TASK BRIEF: Reformat the lines from the one containing "How far away" through the final line, inclusive, as a numbered list, omitting any blank lines.

INFORMATION SHOWN:
↓↓↓
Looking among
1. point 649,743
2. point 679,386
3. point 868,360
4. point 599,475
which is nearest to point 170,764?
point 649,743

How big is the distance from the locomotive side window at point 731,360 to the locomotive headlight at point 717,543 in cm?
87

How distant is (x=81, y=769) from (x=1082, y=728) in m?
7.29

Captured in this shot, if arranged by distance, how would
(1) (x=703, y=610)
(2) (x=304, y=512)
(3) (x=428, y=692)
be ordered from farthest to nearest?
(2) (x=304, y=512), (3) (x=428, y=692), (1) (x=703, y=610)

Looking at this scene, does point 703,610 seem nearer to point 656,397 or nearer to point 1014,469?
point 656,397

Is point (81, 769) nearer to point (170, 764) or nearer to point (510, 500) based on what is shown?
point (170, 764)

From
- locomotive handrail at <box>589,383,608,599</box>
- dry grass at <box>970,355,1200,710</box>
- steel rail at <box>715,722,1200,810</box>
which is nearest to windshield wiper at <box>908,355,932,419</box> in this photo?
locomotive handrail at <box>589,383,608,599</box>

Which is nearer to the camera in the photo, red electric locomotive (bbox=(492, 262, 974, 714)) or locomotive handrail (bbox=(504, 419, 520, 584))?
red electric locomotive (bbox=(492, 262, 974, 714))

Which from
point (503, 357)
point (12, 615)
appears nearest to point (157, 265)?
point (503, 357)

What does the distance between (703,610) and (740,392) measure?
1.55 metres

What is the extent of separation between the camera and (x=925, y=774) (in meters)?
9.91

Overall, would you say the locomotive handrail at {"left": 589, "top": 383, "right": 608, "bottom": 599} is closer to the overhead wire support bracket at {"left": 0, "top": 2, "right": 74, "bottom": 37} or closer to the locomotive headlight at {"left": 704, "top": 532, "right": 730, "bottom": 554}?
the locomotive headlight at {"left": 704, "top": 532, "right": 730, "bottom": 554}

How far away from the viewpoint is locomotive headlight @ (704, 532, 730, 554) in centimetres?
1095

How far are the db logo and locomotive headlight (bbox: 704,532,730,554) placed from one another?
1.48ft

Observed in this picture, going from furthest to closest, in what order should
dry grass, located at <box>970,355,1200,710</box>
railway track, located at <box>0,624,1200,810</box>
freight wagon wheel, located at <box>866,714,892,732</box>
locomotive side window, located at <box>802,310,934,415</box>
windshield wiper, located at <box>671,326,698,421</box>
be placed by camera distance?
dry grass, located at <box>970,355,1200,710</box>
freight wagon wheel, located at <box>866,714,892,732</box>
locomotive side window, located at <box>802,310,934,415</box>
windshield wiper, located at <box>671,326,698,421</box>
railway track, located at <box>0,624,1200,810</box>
↑↑↑
THE REPLY:
1. How far away from the viewpoint is locomotive headlight @ (704, 532, 730, 554) in centimetres?
2. 1095
3. How far are the db logo and locomotive headlight (bbox: 704,532,730,554) placed from one another?
4. 1.48ft
5. Observed in this picture, going from furthest to closest, in what order should
6. dry grass, located at <box>970,355,1200,710</box>
7. railway track, located at <box>0,624,1200,810</box>
8. freight wagon wheel, located at <box>866,714,892,732</box>
9. locomotive side window, located at <box>802,310,934,415</box>
10. windshield wiper, located at <box>671,326,698,421</box>
11. be placed by camera distance?
12. dry grass, located at <box>970,355,1200,710</box>
13. freight wagon wheel, located at <box>866,714,892,732</box>
14. locomotive side window, located at <box>802,310,934,415</box>
15. windshield wiper, located at <box>671,326,698,421</box>
16. railway track, located at <box>0,624,1200,810</box>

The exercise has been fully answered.